-------- Selected text
• The ruling came on a suit filed by the eldest daughter of a business family in north Delhi.
• The HC ruling is important because it takes the 2005 reform in the Hindu Succession Act to its logical conclusion.
“If a male member of a Hindu Undivided Family (HUF), by virtue of his being the first born eldest, can be a Karta, so can a female member. The court finds no restriction in law preventing the eldest female co-parcenor of an HUF, from being its Karta,” Justice Najmi Waziri said in a judgment made public earlier this week.
The Karta occupies a position superior to that of other members and has full authority to manage property, rituals or other crucial affairs of the family. These include taking decisions on sale and purchase of family assets, mutation of property etc.
The ruling came on a suit filed by the eldest daughter of a business family in north Delhi staking claim to be its Karta on the passing of her father and three uncles. She was challenging her cousin brother.
The family consisted of four brothers, with the surviving eldest shouldering the responsibility of Karta. Trouble began when the brothers passed away. The eldest son of a younger brother declared himself to be the next Karta, but was challenged by the daughter of the eldest brother who is also the seniormost member of the family.
The term co-parcenor refers to rights derived in Hindu law to be the joint legal heir of assets in a family. Traditional Hindu view, based on treatises such as Dharmshastra and Mitakshara school of law, recognises only male inheritors to ancestral property. Amendments to the Hindu Succession Act in 2005 introduced section 6 that levelled the playing field for women.
----------------
■ Tasks to complete ■
A – In the Karta ruling text, which justice said the eldest female co-parcenor of an HUF can be its Karta?
B – Print the Karta ruling text word for word, starting at "The family consisted" and ending at "field for women.".
-------- Supplied records
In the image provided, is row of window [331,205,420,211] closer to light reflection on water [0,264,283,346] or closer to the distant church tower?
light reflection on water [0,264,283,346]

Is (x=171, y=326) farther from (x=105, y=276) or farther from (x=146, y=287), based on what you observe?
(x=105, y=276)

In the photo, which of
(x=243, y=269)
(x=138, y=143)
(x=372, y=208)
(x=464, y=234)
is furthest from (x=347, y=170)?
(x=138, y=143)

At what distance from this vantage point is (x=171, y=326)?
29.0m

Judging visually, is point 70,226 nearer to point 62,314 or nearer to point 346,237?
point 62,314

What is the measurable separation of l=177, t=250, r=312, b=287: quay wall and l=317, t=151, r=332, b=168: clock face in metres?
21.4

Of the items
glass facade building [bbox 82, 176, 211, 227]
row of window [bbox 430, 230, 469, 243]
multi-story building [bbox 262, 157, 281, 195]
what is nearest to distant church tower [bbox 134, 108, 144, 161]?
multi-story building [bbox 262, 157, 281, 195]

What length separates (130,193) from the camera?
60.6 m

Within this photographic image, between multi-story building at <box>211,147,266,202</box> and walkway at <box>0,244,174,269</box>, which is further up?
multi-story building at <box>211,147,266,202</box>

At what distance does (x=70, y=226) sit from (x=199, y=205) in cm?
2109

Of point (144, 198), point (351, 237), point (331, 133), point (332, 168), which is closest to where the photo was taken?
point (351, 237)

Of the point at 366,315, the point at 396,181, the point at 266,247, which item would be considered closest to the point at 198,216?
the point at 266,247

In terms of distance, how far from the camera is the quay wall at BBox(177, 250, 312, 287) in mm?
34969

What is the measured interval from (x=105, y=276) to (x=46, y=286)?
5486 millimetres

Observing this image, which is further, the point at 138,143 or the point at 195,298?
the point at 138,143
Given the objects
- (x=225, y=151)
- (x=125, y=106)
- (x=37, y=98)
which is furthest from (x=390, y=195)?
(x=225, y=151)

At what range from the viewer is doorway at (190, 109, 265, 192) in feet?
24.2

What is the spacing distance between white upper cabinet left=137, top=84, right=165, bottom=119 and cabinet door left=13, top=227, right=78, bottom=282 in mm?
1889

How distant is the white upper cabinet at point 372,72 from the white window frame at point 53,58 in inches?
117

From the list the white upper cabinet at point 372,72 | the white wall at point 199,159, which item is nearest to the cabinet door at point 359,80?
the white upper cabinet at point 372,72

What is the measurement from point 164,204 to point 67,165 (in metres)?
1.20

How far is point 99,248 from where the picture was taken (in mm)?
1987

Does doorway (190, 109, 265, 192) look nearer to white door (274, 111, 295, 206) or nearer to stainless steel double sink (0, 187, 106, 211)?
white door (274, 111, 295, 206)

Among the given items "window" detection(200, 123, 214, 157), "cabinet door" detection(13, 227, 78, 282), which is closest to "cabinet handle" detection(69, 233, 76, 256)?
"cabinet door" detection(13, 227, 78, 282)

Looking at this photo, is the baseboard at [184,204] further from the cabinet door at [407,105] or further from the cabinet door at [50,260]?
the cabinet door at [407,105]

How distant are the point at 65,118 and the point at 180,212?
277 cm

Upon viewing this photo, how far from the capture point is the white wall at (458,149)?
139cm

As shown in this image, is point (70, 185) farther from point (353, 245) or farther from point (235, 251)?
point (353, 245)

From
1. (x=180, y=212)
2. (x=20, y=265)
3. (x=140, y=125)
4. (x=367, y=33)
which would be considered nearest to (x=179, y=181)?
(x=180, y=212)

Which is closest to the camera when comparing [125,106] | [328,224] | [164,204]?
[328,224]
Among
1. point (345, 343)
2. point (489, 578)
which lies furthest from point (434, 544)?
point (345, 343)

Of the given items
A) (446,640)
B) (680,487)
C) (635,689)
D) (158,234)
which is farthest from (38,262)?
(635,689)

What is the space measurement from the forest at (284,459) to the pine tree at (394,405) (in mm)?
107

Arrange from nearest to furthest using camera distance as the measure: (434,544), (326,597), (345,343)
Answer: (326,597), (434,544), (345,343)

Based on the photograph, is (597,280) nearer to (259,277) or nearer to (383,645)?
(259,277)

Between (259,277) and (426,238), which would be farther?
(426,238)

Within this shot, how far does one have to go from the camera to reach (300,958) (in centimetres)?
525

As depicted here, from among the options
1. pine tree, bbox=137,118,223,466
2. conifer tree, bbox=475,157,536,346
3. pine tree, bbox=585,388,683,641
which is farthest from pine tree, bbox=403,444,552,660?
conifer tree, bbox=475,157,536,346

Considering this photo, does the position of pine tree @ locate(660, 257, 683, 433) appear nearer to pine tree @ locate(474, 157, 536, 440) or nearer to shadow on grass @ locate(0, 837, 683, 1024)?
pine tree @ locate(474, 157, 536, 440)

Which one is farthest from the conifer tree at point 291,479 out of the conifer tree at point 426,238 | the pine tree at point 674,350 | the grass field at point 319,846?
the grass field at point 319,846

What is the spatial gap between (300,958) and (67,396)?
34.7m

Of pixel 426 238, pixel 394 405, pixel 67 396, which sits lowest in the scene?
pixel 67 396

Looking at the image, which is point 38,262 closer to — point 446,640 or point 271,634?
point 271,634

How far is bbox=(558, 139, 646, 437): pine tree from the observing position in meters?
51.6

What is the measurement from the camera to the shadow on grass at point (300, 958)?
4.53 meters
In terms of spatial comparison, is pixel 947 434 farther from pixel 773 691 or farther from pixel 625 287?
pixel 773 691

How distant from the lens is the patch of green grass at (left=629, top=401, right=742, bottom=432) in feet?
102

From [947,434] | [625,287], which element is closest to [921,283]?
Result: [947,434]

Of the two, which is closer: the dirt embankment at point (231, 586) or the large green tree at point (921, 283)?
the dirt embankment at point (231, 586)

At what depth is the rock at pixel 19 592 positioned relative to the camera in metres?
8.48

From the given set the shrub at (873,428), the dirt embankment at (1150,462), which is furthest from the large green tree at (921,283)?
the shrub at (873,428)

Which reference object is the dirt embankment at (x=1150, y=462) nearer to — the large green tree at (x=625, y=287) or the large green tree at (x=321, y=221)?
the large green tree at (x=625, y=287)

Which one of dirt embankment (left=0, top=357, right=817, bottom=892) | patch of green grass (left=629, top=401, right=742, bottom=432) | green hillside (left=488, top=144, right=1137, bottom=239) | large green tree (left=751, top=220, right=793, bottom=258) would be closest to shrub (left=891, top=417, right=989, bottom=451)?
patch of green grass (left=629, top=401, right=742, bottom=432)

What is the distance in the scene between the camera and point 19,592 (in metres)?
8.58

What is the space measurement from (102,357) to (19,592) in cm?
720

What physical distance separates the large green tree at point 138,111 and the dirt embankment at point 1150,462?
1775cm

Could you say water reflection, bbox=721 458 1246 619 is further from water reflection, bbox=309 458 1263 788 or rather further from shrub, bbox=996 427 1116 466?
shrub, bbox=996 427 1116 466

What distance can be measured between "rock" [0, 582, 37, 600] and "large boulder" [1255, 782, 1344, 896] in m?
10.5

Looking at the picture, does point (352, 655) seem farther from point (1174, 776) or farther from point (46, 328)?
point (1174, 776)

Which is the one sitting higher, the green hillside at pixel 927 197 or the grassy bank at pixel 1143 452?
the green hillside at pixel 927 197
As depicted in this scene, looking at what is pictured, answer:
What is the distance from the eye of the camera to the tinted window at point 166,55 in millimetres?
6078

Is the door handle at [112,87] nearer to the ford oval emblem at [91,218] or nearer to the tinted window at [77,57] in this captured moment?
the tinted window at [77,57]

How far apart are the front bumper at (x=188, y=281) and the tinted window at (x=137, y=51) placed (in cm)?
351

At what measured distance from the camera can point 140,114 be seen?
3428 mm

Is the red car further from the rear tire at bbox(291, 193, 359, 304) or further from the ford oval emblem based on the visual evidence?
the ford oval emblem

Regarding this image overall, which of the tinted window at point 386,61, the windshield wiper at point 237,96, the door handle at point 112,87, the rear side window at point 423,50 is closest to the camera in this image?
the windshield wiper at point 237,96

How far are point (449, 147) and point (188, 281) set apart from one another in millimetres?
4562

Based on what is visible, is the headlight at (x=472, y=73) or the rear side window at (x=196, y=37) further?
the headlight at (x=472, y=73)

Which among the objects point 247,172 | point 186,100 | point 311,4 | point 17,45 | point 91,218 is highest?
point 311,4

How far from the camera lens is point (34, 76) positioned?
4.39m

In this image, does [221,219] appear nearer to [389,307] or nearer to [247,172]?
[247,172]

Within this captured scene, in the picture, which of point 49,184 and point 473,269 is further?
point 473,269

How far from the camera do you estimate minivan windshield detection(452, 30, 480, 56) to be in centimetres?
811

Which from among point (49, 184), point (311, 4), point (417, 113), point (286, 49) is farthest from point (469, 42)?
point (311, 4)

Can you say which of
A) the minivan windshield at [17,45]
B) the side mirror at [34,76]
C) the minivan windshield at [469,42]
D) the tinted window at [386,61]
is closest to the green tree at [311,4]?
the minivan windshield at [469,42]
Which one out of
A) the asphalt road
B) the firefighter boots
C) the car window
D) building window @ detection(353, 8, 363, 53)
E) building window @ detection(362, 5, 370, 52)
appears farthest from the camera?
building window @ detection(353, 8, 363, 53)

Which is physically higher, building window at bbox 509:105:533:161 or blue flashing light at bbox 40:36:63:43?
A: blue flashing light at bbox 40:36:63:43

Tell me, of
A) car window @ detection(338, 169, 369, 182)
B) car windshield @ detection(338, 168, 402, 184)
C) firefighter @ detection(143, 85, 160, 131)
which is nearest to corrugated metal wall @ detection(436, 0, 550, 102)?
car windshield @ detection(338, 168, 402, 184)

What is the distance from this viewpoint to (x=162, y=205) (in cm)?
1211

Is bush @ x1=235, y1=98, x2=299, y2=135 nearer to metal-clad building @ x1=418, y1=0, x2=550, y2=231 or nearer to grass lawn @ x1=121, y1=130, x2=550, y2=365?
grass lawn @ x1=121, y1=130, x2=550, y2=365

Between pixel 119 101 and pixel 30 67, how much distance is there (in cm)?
----------------
■ Answers by task ■
A – Justice Najmi Waziri

B –
The family consisted of four brothers, with the surviving eldest shouldering the responsibility of Karta. Trouble began when the brothers passed away. The eldest son of a younger brother declared himself to be the next Karta, but was challenged by the daughter of the eldest brother who is also the seniormost member of the family.
The term co-parcenor refers to rights derived in Hindu law to be the joint legal heir of assets in a family. Traditional Hindu view, based on treatises such as Dharmshastra and Mitakshara school of law, recognises only male inheritors to ancestral property. Amendments to the Hindu Succession Act in 2005 introduced section 6 that levelled the playing field for women.